Of course, at this point, Erin can barely walk. There’s no way we want to go home and walk around the block. So with a hint of disbelief, I asked, “Where?” They clarified, and said they didn’t want us leaving the hospital. They said she was definitely in labor, but we needed to enlist the aid of gravity. They told us to walk around the 5th floor and look at the art. Uh, okay.
So off we went, Erin shuffling and waddling, crippled every minute or two by a contraction. We had to carry a bucket around in case she vomited. She did. She kept saying she wasn’t going to make it and she wanted to go back to triage, and I had to talk her into walking “just a little bit further.” This sucked, too. No fun. But you do what you’ve gotta do.
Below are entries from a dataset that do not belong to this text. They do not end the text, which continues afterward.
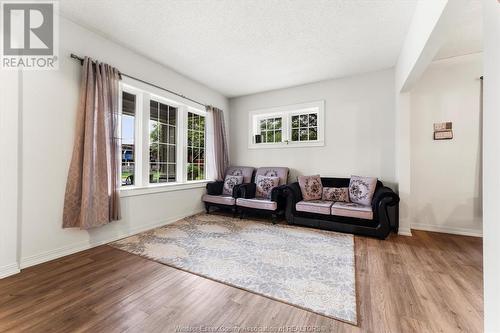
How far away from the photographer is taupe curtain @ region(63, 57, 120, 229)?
2451 mm

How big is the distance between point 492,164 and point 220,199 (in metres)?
3.67

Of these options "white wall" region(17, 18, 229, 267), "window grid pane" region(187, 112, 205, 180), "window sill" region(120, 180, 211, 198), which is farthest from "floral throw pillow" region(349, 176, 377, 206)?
"white wall" region(17, 18, 229, 267)

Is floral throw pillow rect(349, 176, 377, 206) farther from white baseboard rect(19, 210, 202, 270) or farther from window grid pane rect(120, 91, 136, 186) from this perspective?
window grid pane rect(120, 91, 136, 186)

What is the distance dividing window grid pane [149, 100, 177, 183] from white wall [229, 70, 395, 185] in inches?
80.5

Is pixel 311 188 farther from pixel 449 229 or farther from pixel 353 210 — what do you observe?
pixel 449 229

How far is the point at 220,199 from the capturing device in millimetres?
4145

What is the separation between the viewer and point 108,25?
2.56 m

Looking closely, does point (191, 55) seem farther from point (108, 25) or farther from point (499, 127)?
point (499, 127)

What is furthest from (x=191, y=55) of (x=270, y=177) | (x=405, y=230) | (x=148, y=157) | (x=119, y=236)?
(x=405, y=230)

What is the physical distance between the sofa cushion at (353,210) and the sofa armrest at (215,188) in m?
2.28

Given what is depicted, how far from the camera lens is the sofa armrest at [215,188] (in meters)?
4.38

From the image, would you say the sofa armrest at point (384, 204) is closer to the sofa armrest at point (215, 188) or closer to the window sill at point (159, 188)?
the sofa armrest at point (215, 188)

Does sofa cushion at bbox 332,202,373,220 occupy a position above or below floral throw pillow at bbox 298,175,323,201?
below

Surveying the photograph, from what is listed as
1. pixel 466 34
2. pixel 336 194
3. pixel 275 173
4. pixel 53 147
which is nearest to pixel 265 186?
pixel 275 173
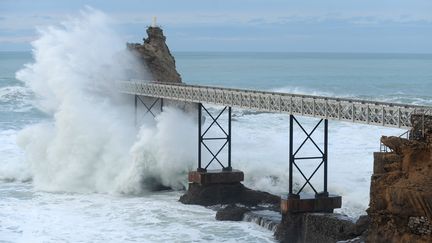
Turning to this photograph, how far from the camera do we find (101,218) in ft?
107

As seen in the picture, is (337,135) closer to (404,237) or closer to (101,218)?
(101,218)

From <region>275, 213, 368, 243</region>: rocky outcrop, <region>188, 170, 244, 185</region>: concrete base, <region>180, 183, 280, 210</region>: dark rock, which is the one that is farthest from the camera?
<region>188, 170, 244, 185</region>: concrete base

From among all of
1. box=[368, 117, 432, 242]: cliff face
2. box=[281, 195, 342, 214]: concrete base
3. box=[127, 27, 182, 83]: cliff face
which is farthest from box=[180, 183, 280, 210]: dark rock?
box=[127, 27, 182, 83]: cliff face

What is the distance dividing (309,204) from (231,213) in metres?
3.56

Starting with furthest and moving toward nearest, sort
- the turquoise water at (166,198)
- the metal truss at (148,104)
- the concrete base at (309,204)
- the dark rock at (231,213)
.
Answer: the metal truss at (148,104) → the dark rock at (231,213) → the turquoise water at (166,198) → the concrete base at (309,204)

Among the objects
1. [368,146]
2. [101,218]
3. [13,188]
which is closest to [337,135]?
[368,146]

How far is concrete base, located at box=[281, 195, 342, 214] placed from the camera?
29469 millimetres

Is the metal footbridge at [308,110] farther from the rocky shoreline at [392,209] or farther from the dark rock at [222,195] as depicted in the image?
the rocky shoreline at [392,209]

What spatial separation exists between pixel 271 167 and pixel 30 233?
15376 mm

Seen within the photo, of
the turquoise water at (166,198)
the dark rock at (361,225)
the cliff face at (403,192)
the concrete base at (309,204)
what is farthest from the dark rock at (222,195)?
the cliff face at (403,192)

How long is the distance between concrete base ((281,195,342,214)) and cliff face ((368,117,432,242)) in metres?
6.97

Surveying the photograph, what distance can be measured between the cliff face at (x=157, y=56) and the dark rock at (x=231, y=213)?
17518 millimetres

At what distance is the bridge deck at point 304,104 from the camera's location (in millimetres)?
26000

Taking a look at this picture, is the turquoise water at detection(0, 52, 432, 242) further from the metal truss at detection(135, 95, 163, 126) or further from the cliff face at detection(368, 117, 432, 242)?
the cliff face at detection(368, 117, 432, 242)
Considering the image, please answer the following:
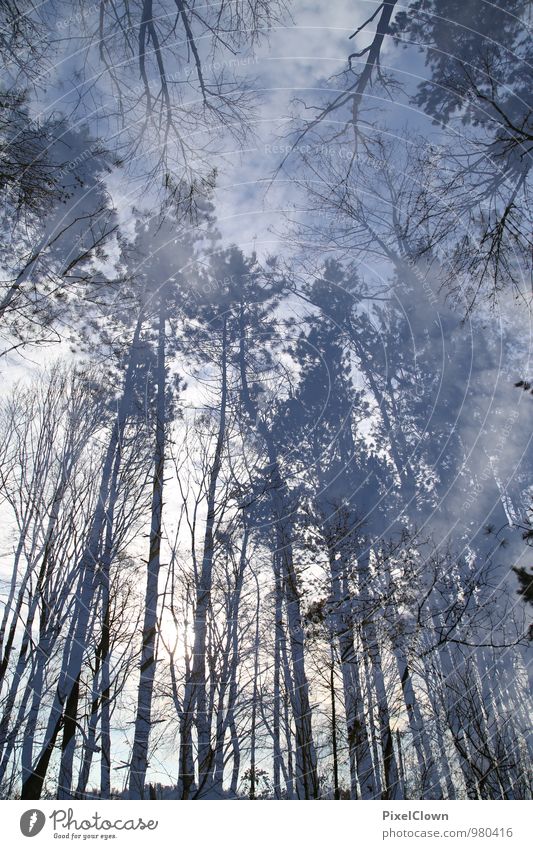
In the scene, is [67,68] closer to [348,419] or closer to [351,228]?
[351,228]

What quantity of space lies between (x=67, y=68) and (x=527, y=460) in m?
12.9

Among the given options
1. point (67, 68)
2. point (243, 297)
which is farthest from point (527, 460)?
point (67, 68)

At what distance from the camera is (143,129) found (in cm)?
659
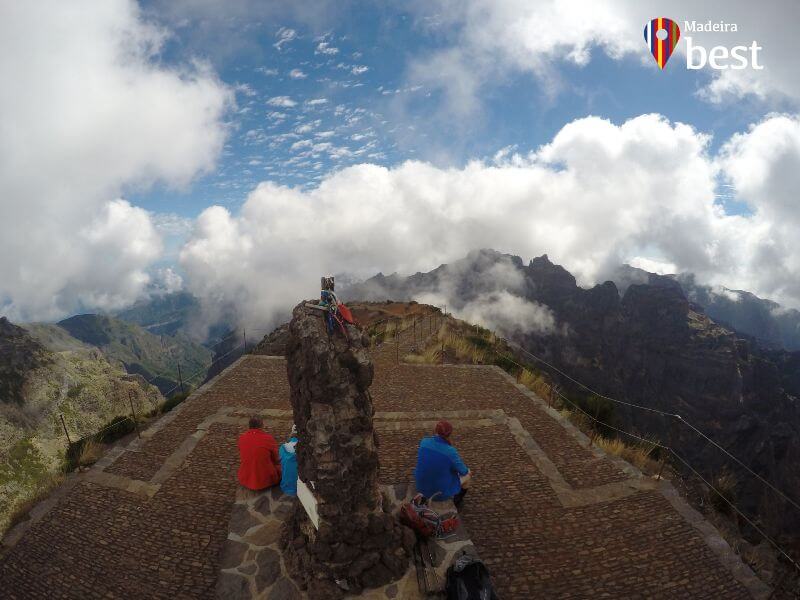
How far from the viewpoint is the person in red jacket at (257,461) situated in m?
6.94

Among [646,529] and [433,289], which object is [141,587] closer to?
[646,529]

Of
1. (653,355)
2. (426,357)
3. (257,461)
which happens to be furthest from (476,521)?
(653,355)

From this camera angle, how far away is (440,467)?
647 cm

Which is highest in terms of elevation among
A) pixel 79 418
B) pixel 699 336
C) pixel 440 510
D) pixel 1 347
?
pixel 1 347

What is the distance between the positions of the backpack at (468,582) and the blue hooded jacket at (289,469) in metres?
2.87

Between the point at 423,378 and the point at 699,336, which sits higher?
the point at 423,378

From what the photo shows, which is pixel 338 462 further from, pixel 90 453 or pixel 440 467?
pixel 90 453

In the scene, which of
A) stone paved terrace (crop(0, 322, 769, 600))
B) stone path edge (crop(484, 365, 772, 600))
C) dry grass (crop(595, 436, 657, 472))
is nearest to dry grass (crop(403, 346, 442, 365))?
stone paved terrace (crop(0, 322, 769, 600))

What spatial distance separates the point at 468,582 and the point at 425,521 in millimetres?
1100

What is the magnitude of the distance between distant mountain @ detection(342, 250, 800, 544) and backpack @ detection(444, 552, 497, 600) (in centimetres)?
5728

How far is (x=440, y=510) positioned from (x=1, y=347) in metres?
26.2

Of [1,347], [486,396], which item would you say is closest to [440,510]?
Answer: [486,396]

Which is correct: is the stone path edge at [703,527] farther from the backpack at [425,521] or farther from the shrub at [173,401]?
the shrub at [173,401]

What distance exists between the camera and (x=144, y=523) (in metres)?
7.00
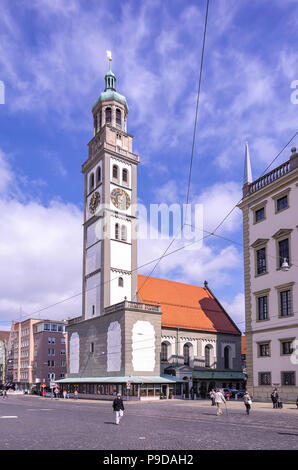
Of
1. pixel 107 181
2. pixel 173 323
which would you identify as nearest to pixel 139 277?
pixel 173 323

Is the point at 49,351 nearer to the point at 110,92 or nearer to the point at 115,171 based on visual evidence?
the point at 115,171

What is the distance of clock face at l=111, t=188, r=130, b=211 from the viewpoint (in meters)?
59.6

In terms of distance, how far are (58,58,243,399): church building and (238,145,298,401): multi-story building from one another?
1562 centimetres

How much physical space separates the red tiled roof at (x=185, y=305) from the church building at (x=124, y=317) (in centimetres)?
19

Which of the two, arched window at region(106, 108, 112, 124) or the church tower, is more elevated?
arched window at region(106, 108, 112, 124)

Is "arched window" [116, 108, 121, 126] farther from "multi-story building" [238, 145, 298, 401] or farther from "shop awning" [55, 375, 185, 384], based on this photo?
"shop awning" [55, 375, 185, 384]

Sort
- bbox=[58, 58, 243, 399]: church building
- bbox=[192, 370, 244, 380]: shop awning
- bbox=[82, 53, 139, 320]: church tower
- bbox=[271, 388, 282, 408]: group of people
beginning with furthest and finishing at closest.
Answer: bbox=[192, 370, 244, 380]: shop awning → bbox=[82, 53, 139, 320]: church tower → bbox=[58, 58, 243, 399]: church building → bbox=[271, 388, 282, 408]: group of people

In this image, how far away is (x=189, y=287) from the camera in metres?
70.8

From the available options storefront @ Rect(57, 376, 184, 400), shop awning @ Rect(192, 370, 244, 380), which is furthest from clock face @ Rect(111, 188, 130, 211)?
shop awning @ Rect(192, 370, 244, 380)

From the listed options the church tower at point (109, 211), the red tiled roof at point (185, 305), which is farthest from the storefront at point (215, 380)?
the church tower at point (109, 211)

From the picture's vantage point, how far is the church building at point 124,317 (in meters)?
52.5

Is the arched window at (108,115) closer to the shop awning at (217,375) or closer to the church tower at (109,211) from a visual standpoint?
the church tower at (109,211)

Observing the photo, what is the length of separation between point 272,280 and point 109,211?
26371 mm
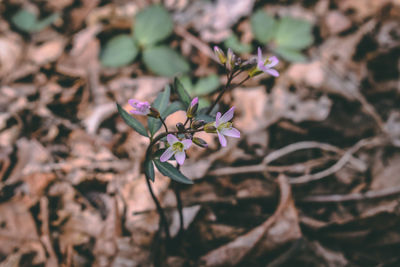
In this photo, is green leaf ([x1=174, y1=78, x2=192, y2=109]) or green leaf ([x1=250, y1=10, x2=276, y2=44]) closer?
green leaf ([x1=174, y1=78, x2=192, y2=109])

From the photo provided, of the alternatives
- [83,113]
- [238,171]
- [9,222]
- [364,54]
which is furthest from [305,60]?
[9,222]

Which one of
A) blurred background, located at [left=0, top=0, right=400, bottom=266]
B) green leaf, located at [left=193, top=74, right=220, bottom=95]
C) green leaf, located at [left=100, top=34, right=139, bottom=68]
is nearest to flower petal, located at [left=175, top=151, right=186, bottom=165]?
blurred background, located at [left=0, top=0, right=400, bottom=266]

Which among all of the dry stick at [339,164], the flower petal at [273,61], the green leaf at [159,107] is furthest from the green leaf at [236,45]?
the green leaf at [159,107]

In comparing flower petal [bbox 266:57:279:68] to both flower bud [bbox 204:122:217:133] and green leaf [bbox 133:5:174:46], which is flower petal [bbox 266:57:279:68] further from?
green leaf [bbox 133:5:174:46]

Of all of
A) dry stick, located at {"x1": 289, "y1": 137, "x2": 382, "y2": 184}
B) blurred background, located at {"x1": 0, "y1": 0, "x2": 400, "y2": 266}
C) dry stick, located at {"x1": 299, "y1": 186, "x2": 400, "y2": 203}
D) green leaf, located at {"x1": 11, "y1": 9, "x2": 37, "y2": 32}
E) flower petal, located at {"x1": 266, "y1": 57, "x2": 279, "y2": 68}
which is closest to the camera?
flower petal, located at {"x1": 266, "y1": 57, "x2": 279, "y2": 68}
After an hour we went back, and this time the on call doctor took a look. We were very happy to discover that Dr. Koala was on call. She wasn’t Erin’s OB/GYN, but we’d met her previously and really liked her no-nonsense style. She took a look under the hood, and said “This is ridiculous. You should be a lot further along. I think I know how to fix this. I’m going to do something, and it’s going to hurt, but we need to get this show on the road.” Sure enough, it hurt, but Erin sprang open to 4cm, and it was time to move to the birthing suite. There was just one question – what was our birth plan? Did we want to go natural or use the marvels of modern anesthesia? And if we wanted to enlist science, when?
Erin and I had previously agreed to try for “light and late,” meaning a light epidural as late as possible. But Erin had already gone through a lot. The triage nurse said “Look. Now is not the time for you to be a hero. We want you to have your baby the way you want, but there’s no sense in being in pain just for the sake of being in pain.” I told Erin we should get the epidural as soon as she wanted it, forget about any “plan” that we had. Erin told the nurse that she’d think about it on the way to the birthing suite. And about ten seconds later, she got hit by a big contraction. Enough. Epidural, ASAP, please. The nurse told us she’d page the anesthesiologist, and he’d be by the birthing suite in about 20 minutes.
We gathered our things, and shuffled off to the birthing suite, where we’d be until the baby arrived. Would it be quick? Or would we be in there for a marathon 36-hour session? Hoping for the former, we walked down the hall and entered the birthing suite to find Erin’s Mom, arms akimbo, with a smile glued to her face that was half elation, half panic.